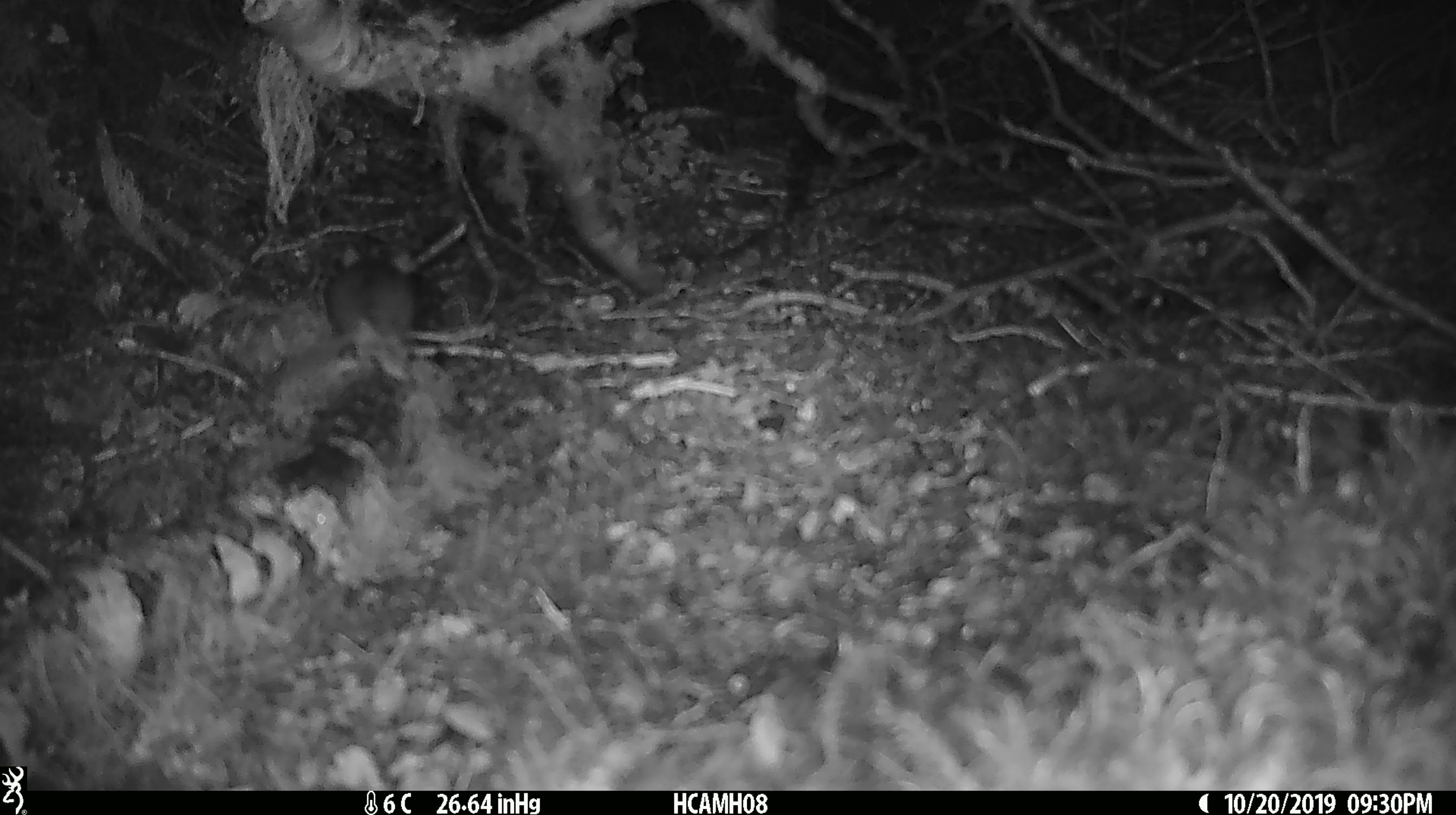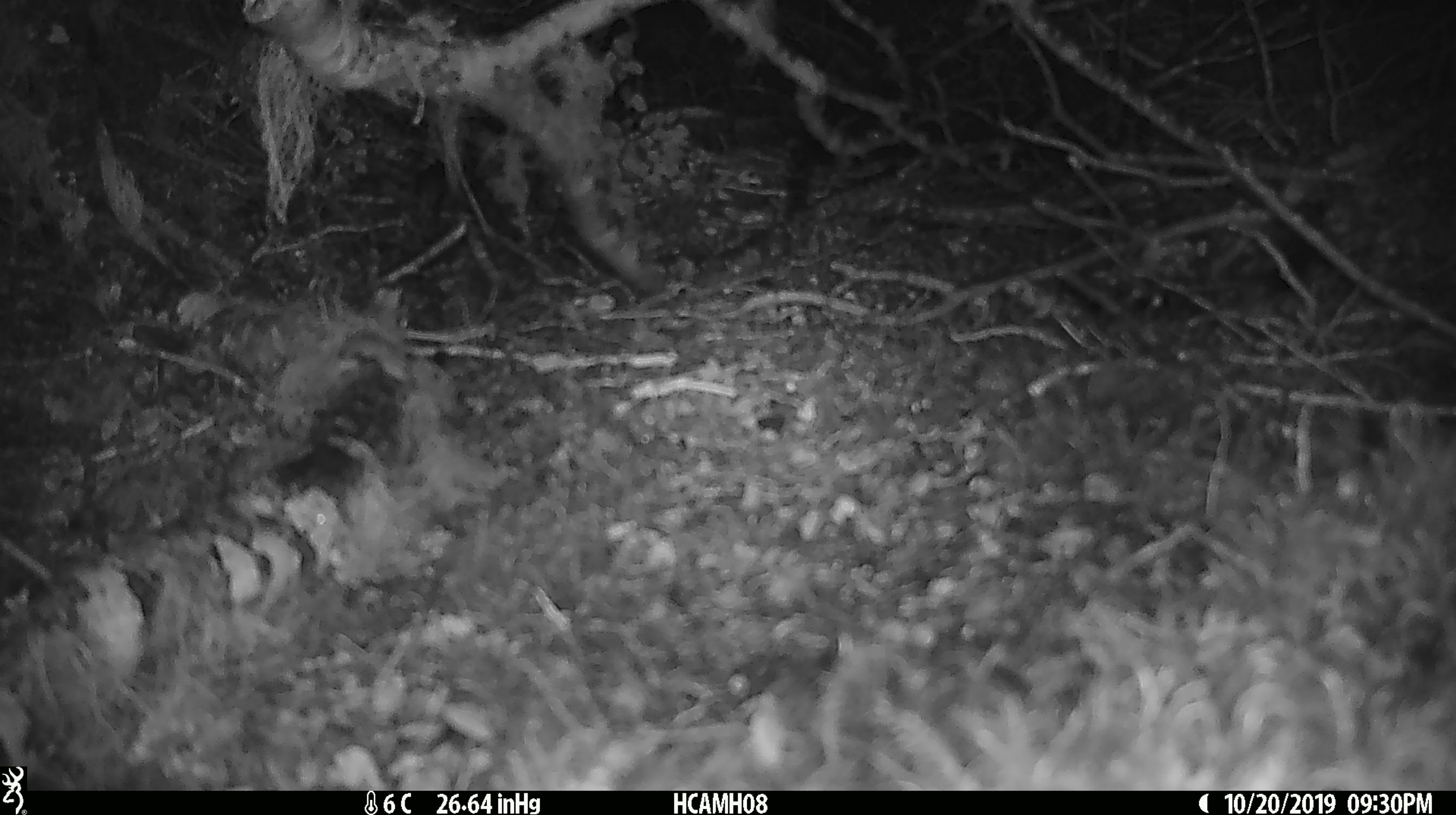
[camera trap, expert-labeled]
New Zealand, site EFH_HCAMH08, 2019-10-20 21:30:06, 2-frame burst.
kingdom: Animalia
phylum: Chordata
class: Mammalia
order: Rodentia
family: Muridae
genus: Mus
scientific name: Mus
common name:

**Activity**
Return the material from above in full, exactly as written, with the pictures omitted.

**Output below**
[camera trap, expert-labeled]
New Zealand, site EFH_HCAMH08, 2019-10-20 21:30:06, 2-frame burst.
kingdom: Animalia
phylum: Chordata
class: Mammalia
order: Rodentia
family: Muridae
genus: Mus
scientific name: Mus
common name:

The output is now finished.